**EXCERPT:**
---------------

2008-10-03 Thread david
On Fri, 3 Oct 2008, [EMAIL PROTECTED] wrote:

 On Fri, 3 Oct 2008, Jeremy Katz wrote:

 On Fri, 2008-10-03 at 11:32 -0700, [EMAIL PROTECTED] wrote:
 On Fri, 3 Oct 2008, Mitch Bradley wrote:
 [EMAIL PROTECTED] wrote:
 On Fri, 3 Oct 2008, Mitch Bradley wrote:
 if you don't need modules to boot, why do you need initrd? you should be
 able to just do everything from the main partition.
 
 Our activation security system is in an initrd so that the firmware can 
 check
 its signature before booting it.  The whole security thing adds a bunch 
 of
 interesting wrinkles.
 
 ouch. try to make the initrd do as little as possible.
 
 The use of an initrd shouldn't have a substantial impact on boot time.
 There should not be a significant fundamental difference in how long it
 takes between booting into a userspace that happens to be from an
 initrd, does a little bit and then switchroots vs booting into a
 userspace off of a disk[1]
 
 Jeremy
 
 [1] With the one[2] obvious exception of whatever is done in the initrd
 takes time -- but if those things are moved later, they still take the
 same time.  And if they're not needed, don't do them.

---------------

**DATA LINES:**
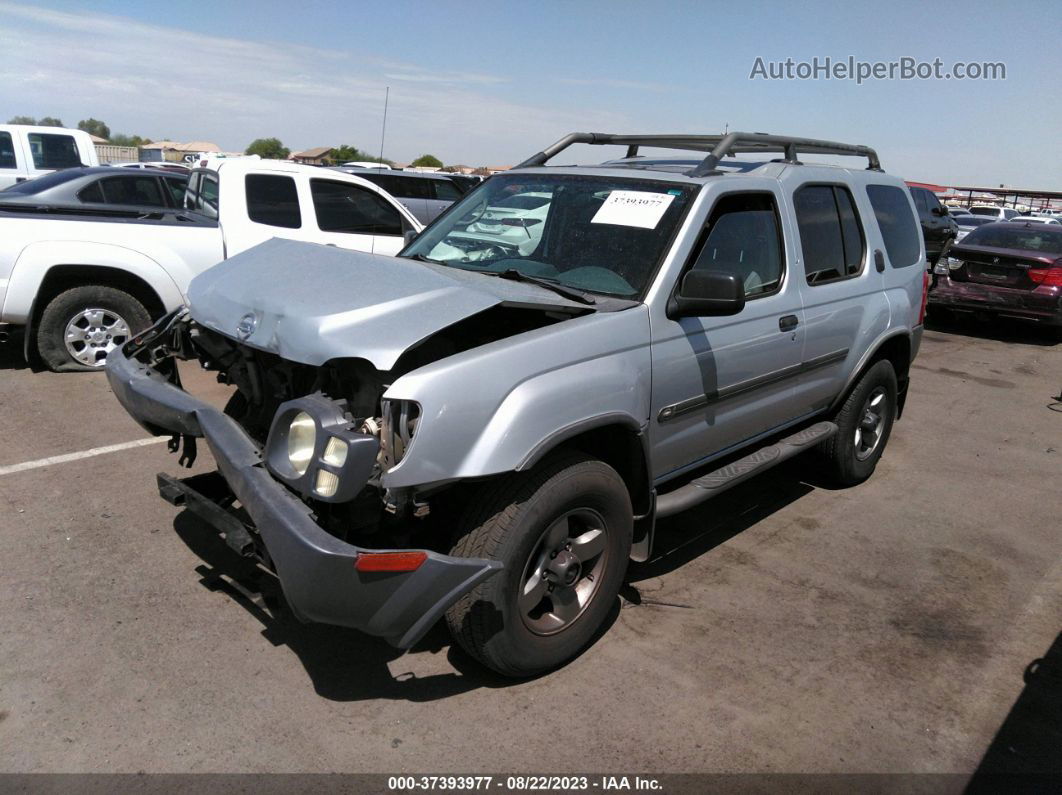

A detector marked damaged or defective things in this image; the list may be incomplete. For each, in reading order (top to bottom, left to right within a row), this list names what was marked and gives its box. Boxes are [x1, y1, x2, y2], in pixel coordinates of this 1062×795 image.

crumpled hood [184, 237, 581, 371]
damaged front end [105, 307, 503, 649]
dented bumper cover [105, 318, 503, 649]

---------------

**EXERCISE INSTRUCTIONS:**
**1.** In the mailing-list thread about initrd and boot time, why is the activation security system kept in an initrd?
**2.** Resume the mailing-list thread about initrd and boot time, going on from its last line.

**ANSWERS:**
**1.** It is kept there so the firmware can check its signature before booting it.

**2.**
 [2] Also, there might be a tiny amount of time needed to uncompress the
 initrd and un-cpio, but that really should be nominal.  If not, it means
 other problems later in the boot sequence

 the default distro initrd images do a _lot_ of stuff that takes a significant 
 amount of time, but since the OLPC initrd is doing completely different stuff 
 it should not have the same problem, but that goes back to 'make it do as 
 little as possible'

one other thing, Tivo has shown that you don't need to have an initrd to 
lock a device down, you just need some partiton somewhere that you can 
check.

for that matter, if you were slightly crazy you could have the firmware 
check individual files on the filesystem, but keeping track of everything 
would be a mess.

however, you _could_ do something where you store your init security stuff 
in a filesystem image on your real filesystem (accessed via a loop mount 
type of thing), similar code to what grub uses to find files on the system 
could find the security filesystem. this would be more complicated then a 
seperate partition, but has the advantage that you only loose the space 
that you need for the security stuff.